Riguardo alla volontà di Dio nella nostra vita, scrive Georges Bernanos qualcosa di molto vero e profondo: «La volontà di Dio è la nostra; il prezzo della rivolta contro di Essa è la lacerazione del nostro intimo, la mostruosa dispersione di noi stessi».

Detto in termini positivi: noi troviamo noi stessi veramente quando siamo nella volontà di Dio. È nella relazione con lui e nella tensione verso di lui che realizziamo i nostri aneliti più profondi. Lontano da lui, ci accontentiamo di altezze minori, di opzioni secondarie.
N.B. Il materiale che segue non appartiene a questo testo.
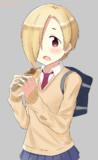 焼きそばパンを頬張る白坂小梅(16)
E la vocazione degli apostoli ci manifesta questa verità in maniera semplice ma chiara. L’incontro con Gesù manifesta loro la grandezza della loro chiamata: non semplici pescatori, ma pescatori di uomini. Il loro mestiere ha fatto loro percepire una via, ma è la voce del Maestro che li ha condotti verso il mistero della loro chiamata, il centro della loro vita.

Fonte: il sito di Robert Cheaib oppure il suo canale Telegram

Docente di Teologia presso la Pontificia Università Gregoriana e l’Università Cattolica del Sacro Cuore.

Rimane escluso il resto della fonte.